Mom, Dad, Sarah and the Leezlet (that’s my niece) leave the tour at the end of September. At that point, Natalie and I will rendezvous with a trio of ultra-stupendously brilliant and talented writers, Alicia Rasley, Judith Stanton, and Lynn Kerstan for a week in a small village in County Durham. After that, Natalie and I will wend our way southwestward toward Cornwall, conducting a loosely structured Stone Circle and Used Bookstores Detour. Then comes a week in Cornwall within spitting distance of the houses our great-great grandfather and his cousins lived in a hundred and fifty years ago.
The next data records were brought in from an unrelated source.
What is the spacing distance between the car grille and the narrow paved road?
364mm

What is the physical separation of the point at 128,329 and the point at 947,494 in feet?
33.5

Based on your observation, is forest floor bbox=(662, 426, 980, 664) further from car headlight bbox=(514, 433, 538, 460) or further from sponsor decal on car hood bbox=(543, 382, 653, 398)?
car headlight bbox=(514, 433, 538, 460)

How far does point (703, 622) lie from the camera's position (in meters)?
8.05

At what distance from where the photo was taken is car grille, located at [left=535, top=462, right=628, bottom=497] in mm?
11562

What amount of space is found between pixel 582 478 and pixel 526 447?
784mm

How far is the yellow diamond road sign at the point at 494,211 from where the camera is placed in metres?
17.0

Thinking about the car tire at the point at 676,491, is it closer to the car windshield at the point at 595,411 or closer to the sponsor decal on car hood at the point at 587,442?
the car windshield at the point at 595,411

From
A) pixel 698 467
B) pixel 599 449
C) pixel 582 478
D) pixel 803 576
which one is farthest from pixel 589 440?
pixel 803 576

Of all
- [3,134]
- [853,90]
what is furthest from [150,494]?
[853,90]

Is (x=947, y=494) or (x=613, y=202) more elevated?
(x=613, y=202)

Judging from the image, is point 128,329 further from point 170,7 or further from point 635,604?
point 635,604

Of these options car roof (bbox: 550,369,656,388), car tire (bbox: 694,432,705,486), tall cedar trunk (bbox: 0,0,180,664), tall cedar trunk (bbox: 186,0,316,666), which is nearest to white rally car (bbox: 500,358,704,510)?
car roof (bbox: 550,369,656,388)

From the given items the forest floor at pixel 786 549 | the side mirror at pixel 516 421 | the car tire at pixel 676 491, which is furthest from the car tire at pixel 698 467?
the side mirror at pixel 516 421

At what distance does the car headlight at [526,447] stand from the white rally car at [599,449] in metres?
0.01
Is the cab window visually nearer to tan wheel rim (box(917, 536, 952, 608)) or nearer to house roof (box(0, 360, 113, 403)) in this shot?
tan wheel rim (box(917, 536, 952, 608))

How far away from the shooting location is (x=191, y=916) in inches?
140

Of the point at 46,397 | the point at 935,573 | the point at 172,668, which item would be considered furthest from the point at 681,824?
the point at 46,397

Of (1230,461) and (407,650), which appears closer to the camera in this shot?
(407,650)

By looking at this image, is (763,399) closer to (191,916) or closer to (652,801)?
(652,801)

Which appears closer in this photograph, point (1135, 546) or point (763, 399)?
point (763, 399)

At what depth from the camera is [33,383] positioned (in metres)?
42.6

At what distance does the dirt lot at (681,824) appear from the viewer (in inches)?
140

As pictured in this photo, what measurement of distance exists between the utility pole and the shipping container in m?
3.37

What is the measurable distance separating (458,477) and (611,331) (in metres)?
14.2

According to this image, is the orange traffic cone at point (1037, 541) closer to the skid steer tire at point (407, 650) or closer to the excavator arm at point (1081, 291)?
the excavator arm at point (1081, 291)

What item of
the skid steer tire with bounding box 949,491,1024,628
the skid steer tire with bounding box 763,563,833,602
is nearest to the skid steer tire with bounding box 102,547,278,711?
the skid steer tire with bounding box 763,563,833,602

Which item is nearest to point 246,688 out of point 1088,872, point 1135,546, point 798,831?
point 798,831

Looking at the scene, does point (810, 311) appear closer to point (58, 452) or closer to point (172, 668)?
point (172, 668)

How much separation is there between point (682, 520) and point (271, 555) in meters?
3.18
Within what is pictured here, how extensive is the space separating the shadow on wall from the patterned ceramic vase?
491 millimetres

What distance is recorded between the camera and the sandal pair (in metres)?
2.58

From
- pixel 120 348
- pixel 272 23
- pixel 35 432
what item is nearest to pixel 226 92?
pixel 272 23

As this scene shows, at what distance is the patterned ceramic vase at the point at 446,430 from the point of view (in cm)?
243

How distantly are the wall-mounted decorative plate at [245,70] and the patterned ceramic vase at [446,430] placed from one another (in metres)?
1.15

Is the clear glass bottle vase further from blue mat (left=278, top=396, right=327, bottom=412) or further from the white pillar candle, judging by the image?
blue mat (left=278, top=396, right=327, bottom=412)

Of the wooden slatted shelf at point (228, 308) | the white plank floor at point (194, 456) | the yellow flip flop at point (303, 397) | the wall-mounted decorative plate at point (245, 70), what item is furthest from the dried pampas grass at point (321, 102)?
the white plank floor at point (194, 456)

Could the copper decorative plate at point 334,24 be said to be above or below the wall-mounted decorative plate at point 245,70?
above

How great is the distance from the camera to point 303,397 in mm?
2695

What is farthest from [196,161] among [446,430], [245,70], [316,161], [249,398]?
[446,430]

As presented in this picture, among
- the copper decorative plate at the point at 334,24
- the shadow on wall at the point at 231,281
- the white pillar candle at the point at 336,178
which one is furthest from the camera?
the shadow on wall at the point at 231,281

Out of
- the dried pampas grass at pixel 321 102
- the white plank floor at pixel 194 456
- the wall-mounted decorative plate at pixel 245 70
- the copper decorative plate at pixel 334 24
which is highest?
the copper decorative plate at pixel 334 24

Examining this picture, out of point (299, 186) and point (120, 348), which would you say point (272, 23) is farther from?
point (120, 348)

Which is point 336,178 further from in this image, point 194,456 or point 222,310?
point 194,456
Despite all the coming and going and toing and froing, a journey like this is, above all else, a pilgrimage. I’ve been dreaming of this trip since I came home from the last one with new questions and ideas. I’ve studied: history, Old English, Welsh, church history, archaeology. I’ve poured over maps. I’ve formulated hypotheses about everything from who Æthelfrith of Bernicia’s mother might have been to why having loose ligaments might be of benefit to hard rock miners.
It’s almost time for the magic of walking new paths and meeting new people, time to listen to the voices my preparation has invited. Some may be the whispers of those long dead. Most will come from the wild array
of accents and opinions of 21st century Brits. For the next two months, I’ll be sharing what I hear.